Был вечер памяти Мераба в Ин-те философии. Все выступающие врали (за исключением одного молодого философа) и что самое грустное – врали, считая, что говорят правду. Мераба ТАМ
не было, были какие-то люди, кот. что-то говорили и все – мимо.Приехала Иза.[76]
Это настоящее горе, ежеминутное и навсегда. Вот поэтому она здравомыслящая и трезвая. Иза (я так думаю) все понимает и очень хорошо ко мне относится.С 23–30 я была в Вене. Я была в Вене. Была и уже не помню, т. е. помню все, но потеряла эмоцию памяти.
Сделала ремонт. Не могу писать, читать.
Сейчас начинается что-то вроде того, что я ожидала давно. Загадка жизни и смерти Мераба начинает становиться загадкой «вслух», Его отношения с людьми при жизни и после его смерти, Иза, Я? Его наследие. Мне следует записать наблюдения и прогноз. Он умер, ничего не доделав
и, что еще страшнее, смутив быть может многие души и не удовлетворив – почти ни одной. Где он сейчас? Мое отношение к нему очень колеблется.№ 7 Юность. Публикации из «Записных книжек» Мераба и идиотским предисловием Юры. Томских собирается снимать фильм. Все вместе сделают все, чтобы уничтожить его посмертную жизнь. По-моему просто забвение лучше непоправимого вранья памяти. Необходимо сделать то, что я задумала с Наумом.

Выдержка из материала —

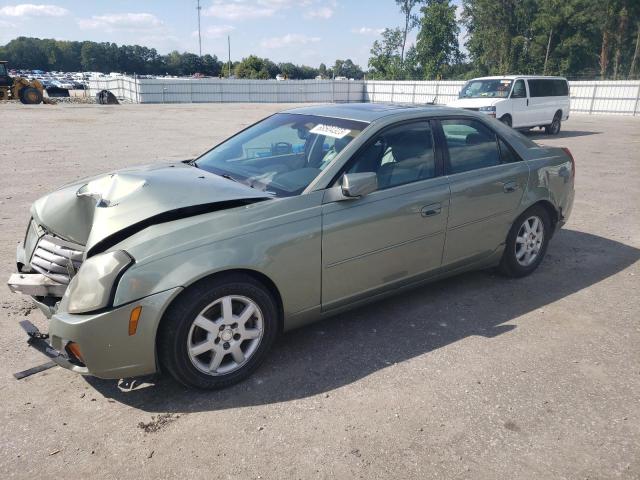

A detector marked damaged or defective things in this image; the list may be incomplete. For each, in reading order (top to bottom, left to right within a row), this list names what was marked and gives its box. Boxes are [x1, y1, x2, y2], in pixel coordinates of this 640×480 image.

crumpled hood [31, 162, 270, 255]
broken headlight [63, 251, 134, 316]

Условие задания —
Замените во фрагменте документа «ремонт» на «перестановку» и приведите отрывок целиком, начиная со слов «Сделала ремонт. Не» и вплоть до слов «задумала с Наумом.». Опирайтесь только на фрагмент документа, материал при этом не используйте.

Решение задачи —
Сделала перестановку. Не могу писать, читать.
Сейчас начинается что-то вроде того, что я ожидала давно. Загадка жизни и смерти Мераба начинает становиться загадкой «вслух», Его отношения с людьми при жизни и после его смерти, Иза, Я? Его наследие. Мне следует записать наблюдения и прогноз. Он умер, ничего не доделав
и, что еще страшнее, смутив быть может многие души и не удовлетворив – почти ни одной. Где он сейчас? Мое отношение к нему очень колеблется.№ 7 Юность. Публикации из «Записных книжек» Мераба и идиотским предисловием Юры. Томских собирается снимать фильм. Все вместе сделают все, чтобы уничтожить его посмертную жизнь. По-моему просто забвение лучше непоправимого вранья памяти. Необходимо сделать то, что я задумала с Наумом.